SET TASK -
Please copy, word for word, the lines of the records below, starting with the line that contains "As captured in" and running through the last line of the records.

LISTING -
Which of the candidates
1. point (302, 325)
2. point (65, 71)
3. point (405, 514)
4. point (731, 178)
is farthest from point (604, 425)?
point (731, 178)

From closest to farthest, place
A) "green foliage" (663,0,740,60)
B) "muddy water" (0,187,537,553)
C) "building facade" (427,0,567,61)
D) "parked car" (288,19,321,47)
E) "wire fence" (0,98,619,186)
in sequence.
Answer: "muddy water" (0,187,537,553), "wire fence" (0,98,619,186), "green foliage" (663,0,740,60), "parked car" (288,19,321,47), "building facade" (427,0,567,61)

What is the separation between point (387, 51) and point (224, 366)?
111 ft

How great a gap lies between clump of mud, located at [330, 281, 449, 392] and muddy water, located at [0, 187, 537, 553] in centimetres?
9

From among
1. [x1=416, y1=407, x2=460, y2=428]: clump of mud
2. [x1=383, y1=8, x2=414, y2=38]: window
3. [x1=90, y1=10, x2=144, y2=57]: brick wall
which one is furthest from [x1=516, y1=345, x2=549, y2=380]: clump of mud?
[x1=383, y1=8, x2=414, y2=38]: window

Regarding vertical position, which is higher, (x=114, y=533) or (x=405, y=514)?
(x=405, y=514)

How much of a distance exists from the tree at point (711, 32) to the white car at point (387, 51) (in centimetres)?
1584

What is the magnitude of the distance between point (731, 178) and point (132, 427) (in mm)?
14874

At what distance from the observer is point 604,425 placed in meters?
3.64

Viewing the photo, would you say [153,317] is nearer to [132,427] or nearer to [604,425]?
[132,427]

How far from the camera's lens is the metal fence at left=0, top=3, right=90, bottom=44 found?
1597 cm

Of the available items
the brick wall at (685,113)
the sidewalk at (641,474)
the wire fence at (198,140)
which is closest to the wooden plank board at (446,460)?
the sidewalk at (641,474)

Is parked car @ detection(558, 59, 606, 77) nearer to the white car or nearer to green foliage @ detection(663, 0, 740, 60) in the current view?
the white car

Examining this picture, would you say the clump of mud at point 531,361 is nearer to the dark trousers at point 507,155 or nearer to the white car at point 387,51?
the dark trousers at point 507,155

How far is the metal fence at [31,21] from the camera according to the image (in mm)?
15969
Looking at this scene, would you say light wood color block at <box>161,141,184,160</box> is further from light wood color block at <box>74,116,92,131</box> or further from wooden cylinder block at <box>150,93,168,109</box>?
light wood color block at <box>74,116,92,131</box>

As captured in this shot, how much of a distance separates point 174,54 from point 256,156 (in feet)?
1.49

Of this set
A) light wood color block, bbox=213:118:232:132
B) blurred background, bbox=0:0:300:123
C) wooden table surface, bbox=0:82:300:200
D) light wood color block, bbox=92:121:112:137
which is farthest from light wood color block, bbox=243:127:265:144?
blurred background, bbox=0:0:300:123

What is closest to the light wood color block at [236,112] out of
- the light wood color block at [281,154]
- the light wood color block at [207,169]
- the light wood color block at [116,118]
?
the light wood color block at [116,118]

ANSWER TO THIS TASK -
As captured in this shot, how much of a distance separates point 174,54 from point 256,156 (in feet)?
1.49

Of this set
A) light wood color block, bbox=213:118:232:132
B) blurred background, bbox=0:0:300:123
C) wooden table surface, bbox=0:82:300:200
D) light wood color block, bbox=92:121:112:137
which is farthest from light wood color block, bbox=243:127:265:144?
blurred background, bbox=0:0:300:123

What is closest to the light wood color block at [236,112] out of
- the light wood color block at [281,154]
- the light wood color block at [207,169]
- the light wood color block at [116,118]
?
the light wood color block at [116,118]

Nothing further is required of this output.